任务要求:
在这段关于数据分析实习岗位的分析中，对数据分析岗位需求量第二大的是哪个领域？

文档片段:
>>
Analysis: 从柱状图中我们可以看到, 在提供数据分析实习岗位数量最多的三个城市(‘北京’,’广州‘,’上海‘)中:
- Internet/Games/Software(互联网/游戏/软件)领域对数据分析岗位需求量最大,其中北京对于该领域对该岗位的需求量最大(among 3)
- Finance/Economy/Investment/Accounting(金融)领域对数据分析岗位需求量第二大
- 北京的Dining/Hotel/Travel/Entertainment(餐饮/酒店/旅游/娱乐) 和 Agriculture/Other(农业/其他)领域对该岗位没有需求量(基于当前数据)
- 广州的Automotive/Machinery/Manufacturing(汽车/机械/制造业) , Chemical/Energy/Enviroment Protection(化学/能源/环境保护) , Funds/Securities/Futures/Investments(基金/证券/期货/投资) , Medical/Health/Pharma/Bio(医疗/健康/制药/生物) , Unlimited(..) , Dining/Hotel/Travel/Entertainment(餐饮/酒店/旅游/娱乐) 和 Agriculture/Other(农业/其他)领域对该岗位没有需求量(基于当前数据)
<<
收集的数据
>>
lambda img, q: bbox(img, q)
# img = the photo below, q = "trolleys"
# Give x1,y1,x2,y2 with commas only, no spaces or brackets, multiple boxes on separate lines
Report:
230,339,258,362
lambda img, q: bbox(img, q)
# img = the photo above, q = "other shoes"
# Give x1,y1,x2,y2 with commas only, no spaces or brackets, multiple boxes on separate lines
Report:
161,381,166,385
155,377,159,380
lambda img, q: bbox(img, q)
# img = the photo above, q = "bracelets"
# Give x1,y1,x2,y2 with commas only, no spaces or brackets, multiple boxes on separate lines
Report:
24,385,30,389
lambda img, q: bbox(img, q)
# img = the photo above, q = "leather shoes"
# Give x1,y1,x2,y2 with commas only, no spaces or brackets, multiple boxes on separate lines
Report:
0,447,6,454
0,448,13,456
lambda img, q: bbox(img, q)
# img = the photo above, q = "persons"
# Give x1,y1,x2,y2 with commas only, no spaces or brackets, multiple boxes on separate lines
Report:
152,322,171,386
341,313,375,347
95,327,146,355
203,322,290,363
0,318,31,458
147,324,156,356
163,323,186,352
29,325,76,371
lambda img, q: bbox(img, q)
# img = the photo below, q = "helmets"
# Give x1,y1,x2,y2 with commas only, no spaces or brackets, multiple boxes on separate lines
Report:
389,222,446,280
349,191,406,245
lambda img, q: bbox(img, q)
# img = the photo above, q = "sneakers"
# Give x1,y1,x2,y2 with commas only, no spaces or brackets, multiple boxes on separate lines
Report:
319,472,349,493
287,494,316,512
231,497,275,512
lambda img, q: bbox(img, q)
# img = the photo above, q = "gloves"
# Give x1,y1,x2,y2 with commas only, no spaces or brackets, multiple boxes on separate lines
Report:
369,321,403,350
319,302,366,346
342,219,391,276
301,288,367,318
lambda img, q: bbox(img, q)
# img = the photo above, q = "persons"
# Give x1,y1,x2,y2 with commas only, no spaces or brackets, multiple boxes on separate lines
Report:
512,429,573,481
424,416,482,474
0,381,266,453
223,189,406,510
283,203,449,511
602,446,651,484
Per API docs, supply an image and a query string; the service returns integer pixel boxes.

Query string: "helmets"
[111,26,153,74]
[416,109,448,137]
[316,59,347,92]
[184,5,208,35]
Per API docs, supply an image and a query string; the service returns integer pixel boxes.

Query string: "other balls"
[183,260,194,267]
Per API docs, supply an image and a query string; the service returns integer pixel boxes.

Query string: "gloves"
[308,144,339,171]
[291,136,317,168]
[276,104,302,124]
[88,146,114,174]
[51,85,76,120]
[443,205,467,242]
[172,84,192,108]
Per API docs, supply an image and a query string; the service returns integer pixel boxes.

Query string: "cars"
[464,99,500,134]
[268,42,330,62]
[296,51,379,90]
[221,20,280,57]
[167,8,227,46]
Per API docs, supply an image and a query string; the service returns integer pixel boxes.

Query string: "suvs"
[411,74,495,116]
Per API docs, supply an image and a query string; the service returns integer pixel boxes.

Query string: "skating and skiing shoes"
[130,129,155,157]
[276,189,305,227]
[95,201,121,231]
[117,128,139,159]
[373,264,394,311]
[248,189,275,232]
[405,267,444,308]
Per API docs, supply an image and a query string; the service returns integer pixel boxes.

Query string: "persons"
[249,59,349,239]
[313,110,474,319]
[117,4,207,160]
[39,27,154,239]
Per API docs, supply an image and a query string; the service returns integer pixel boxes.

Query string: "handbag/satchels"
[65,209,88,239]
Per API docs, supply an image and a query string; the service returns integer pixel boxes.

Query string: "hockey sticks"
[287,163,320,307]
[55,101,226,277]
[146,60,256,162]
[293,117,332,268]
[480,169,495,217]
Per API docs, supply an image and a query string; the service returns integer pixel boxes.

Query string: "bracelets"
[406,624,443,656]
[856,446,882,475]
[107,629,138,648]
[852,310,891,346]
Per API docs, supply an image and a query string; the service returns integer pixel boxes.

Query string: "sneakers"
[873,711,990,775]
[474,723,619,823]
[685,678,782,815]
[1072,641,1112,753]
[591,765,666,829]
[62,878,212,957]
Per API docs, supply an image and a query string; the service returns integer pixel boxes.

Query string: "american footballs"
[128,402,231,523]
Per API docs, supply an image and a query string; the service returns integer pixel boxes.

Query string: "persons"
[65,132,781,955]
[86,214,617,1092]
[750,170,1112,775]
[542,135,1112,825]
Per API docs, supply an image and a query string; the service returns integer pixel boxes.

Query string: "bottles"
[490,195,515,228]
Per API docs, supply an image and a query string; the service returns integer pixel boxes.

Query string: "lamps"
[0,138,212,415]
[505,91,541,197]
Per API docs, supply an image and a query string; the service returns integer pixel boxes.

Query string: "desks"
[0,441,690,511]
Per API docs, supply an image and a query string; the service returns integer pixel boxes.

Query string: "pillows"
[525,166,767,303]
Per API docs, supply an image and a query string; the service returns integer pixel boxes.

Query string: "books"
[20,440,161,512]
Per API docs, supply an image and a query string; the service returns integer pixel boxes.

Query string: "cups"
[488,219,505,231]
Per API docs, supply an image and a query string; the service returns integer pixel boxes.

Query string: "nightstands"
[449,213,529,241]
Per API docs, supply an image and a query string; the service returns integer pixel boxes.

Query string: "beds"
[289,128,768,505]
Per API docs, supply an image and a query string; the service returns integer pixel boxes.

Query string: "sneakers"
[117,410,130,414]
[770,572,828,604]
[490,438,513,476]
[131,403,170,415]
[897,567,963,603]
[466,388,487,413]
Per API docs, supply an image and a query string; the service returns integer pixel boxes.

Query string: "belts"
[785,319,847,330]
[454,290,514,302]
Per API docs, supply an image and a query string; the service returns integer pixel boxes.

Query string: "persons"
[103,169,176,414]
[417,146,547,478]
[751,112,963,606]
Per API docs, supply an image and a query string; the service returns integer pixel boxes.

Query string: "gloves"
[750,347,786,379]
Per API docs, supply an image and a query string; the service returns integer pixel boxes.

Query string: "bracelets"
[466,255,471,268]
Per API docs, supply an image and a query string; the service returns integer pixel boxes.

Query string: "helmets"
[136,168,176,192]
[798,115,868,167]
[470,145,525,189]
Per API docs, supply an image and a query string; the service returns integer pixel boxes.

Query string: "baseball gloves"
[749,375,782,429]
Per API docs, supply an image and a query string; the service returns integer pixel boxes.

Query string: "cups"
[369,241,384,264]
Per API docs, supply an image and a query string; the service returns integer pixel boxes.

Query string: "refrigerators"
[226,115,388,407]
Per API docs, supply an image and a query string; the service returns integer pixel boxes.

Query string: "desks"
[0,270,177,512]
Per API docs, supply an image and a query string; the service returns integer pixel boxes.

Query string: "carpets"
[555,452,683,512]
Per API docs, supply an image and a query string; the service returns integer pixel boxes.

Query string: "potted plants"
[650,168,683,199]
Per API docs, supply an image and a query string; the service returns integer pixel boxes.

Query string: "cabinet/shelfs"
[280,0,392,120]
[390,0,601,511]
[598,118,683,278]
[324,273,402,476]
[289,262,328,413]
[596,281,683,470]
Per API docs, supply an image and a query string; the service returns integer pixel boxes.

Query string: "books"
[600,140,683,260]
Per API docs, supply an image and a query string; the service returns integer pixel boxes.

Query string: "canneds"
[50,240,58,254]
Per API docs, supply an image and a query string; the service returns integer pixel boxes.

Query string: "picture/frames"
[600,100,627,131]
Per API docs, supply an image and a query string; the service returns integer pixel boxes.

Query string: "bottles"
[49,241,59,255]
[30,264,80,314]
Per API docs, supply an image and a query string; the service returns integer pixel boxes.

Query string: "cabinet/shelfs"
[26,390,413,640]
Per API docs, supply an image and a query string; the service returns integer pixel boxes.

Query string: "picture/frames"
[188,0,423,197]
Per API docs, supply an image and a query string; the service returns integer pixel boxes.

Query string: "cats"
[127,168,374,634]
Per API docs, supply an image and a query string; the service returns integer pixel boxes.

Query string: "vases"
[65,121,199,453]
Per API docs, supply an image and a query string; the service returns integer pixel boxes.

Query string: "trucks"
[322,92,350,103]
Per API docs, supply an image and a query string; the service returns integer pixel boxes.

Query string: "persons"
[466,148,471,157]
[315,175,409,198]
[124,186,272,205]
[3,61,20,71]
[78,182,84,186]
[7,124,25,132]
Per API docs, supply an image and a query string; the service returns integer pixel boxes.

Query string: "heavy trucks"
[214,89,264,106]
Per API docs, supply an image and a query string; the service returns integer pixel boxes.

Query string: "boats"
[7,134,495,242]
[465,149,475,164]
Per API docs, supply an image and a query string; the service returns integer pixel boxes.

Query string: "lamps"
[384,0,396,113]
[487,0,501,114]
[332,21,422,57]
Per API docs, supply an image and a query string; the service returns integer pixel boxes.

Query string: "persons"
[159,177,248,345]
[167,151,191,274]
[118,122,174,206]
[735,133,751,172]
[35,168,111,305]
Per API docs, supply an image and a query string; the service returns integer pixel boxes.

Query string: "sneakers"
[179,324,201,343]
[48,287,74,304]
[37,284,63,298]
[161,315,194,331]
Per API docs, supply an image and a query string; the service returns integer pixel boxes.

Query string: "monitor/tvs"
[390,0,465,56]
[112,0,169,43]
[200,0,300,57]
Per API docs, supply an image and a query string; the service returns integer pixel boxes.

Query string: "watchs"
<<
书面回答:
Finance/Economy/Investment/Accounting（金融）领域。